►

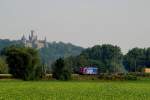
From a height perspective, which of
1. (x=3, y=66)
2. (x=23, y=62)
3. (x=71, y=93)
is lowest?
(x=71, y=93)

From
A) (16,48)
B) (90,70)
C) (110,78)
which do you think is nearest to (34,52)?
(16,48)

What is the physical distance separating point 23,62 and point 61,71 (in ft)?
27.2

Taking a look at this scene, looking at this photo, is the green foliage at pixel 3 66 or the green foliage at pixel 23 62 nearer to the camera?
the green foliage at pixel 23 62

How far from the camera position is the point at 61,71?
106875 millimetres

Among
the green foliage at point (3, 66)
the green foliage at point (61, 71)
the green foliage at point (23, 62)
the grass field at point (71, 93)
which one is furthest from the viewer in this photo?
the green foliage at point (3, 66)

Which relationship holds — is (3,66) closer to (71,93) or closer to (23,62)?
(23,62)

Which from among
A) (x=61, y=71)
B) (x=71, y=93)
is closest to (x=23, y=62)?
(x=61, y=71)

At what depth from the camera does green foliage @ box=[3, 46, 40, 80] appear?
10250 cm

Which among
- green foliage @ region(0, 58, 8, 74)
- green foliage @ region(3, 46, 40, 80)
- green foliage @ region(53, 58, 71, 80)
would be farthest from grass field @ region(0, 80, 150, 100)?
green foliage @ region(0, 58, 8, 74)

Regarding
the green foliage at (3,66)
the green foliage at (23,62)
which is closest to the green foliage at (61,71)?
the green foliage at (23,62)

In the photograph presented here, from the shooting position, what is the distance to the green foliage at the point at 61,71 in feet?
350

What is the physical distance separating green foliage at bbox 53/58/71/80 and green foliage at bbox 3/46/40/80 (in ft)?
13.7

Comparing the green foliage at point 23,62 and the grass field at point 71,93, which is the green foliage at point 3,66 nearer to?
the green foliage at point 23,62

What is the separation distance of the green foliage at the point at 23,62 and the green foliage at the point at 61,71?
165 inches
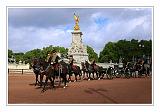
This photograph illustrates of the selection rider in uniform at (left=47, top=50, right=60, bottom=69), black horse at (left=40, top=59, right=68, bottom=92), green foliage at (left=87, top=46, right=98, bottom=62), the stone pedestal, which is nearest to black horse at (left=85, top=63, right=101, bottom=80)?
green foliage at (left=87, top=46, right=98, bottom=62)

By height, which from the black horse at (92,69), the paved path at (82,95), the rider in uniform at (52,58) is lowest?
the paved path at (82,95)

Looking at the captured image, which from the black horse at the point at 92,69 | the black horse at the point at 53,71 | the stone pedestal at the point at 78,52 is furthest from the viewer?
the stone pedestal at the point at 78,52

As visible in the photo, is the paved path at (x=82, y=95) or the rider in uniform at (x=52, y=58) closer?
the paved path at (x=82, y=95)

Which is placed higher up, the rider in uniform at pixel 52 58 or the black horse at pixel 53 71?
the rider in uniform at pixel 52 58

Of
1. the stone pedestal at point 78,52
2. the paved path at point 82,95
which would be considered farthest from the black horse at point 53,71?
the stone pedestal at point 78,52

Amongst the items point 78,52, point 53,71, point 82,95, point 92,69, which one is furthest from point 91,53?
point 82,95

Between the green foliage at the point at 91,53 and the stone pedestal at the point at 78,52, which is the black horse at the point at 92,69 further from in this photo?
the stone pedestal at the point at 78,52

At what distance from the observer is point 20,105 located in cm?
1123

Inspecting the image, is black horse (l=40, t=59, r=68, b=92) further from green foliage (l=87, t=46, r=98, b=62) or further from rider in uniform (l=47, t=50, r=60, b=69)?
green foliage (l=87, t=46, r=98, b=62)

◄

EXERCISE INSTRUCTIONS = Can you restate all the records above word for word while dropping the pictures?

CORRECT OUTPUT =
From a height perspective, which of
1. (x=3, y=66)
2. (x=23, y=62)
3. (x=71, y=93)
is lowest?
(x=71, y=93)

From
A) (16,48)
B) (90,70)
C) (110,78)
which do you think is nearest to (34,52)?
(16,48)

What is the physical distance separating point 23,62 and point 61,71 (in ft)?
27.2

Taking a look at this scene, looking at this photo, is the green foliage at pixel 3 66 or the green foliage at pixel 23 62 nearer to the camera?
the green foliage at pixel 23 62

How far from the camera position is the point at 61,71?
106875 millimetres

Among
the green foliage at point (3, 66)
the green foliage at point (61, 71)
the green foliage at point (23, 62)
the grass field at point (71, 93)
which one is furthest from the viewer in this photo?
the green foliage at point (3, 66)

Which relationship holds — is (3,66) closer to (71,93) or closer to (23,62)?
(23,62)

Which from among
A) (x=61, y=71)
B) (x=71, y=93)
is closest to (x=23, y=62)?
(x=61, y=71)

At what depth from the camera does green foliage @ box=[3, 46, 40, 80] appear?
10250 cm

Which among
- green foliage @ region(0, 58, 8, 74)
- green foliage @ region(3, 46, 40, 80)
- green foliage @ region(53, 58, 71, 80)
would be farthest from grass field @ region(0, 80, 150, 100)?
green foliage @ region(0, 58, 8, 74)

Regarding
the green foliage at (3,66)
the green foliage at (23,62)
which is closest to the green foliage at (61,71)?
the green foliage at (23,62)

In the photograph presented here, from the shooting position, what is the distance to the green foliage at the point at 61,71 in feet?
350

What is the physical distance separating green foliage at bbox 53/58/71/80 and green foliage at bbox 3/46/40/80 (in ft)?
13.7

Comparing the green foliage at point 23,62 and the grass field at point 71,93, which is the green foliage at point 3,66 nearer to?
the green foliage at point 23,62

What is the separation distance of the green foliage at the point at 23,62 and the green foliage at the point at 61,71?
165 inches
This photograph illustrates of the selection rider in uniform at (left=47, top=50, right=60, bottom=69), black horse at (left=40, top=59, right=68, bottom=92), green foliage at (left=87, top=46, right=98, bottom=62), the stone pedestal, which is nearest to black horse at (left=85, top=63, right=101, bottom=80)?
green foliage at (left=87, top=46, right=98, bottom=62)

By height, which from the black horse at (92,69), the paved path at (82,95), the rider in uniform at (52,58) is lowest?
the paved path at (82,95)

Looking at the captured image, which from the black horse at the point at 92,69 | the black horse at the point at 53,71 | the stone pedestal at the point at 78,52 is furthest from the viewer?
the stone pedestal at the point at 78,52

As visible in the photo, is the paved path at (x=82, y=95) or the rider in uniform at (x=52, y=58) closer?
the paved path at (x=82, y=95)

Which is placed higher up, the rider in uniform at pixel 52 58 or the black horse at pixel 53 71?
the rider in uniform at pixel 52 58

Of
1. the stone pedestal at point 78,52
2. the paved path at point 82,95
which would be considered farthest from the black horse at point 53,71?
the stone pedestal at point 78,52

Amongst the items point 78,52, point 53,71, point 82,95, point 92,69, which one is furthest from point 91,53?
point 82,95

Between the green foliage at the point at 91,53 and the stone pedestal at the point at 78,52, which is the black horse at the point at 92,69 further from in this photo?
the stone pedestal at the point at 78,52

At what distance from the observer is point 20,105 located in cm?
1123

Inspecting the image, is black horse (l=40, t=59, r=68, b=92) further from green foliage (l=87, t=46, r=98, b=62) or further from rider in uniform (l=47, t=50, r=60, b=69)?
green foliage (l=87, t=46, r=98, b=62)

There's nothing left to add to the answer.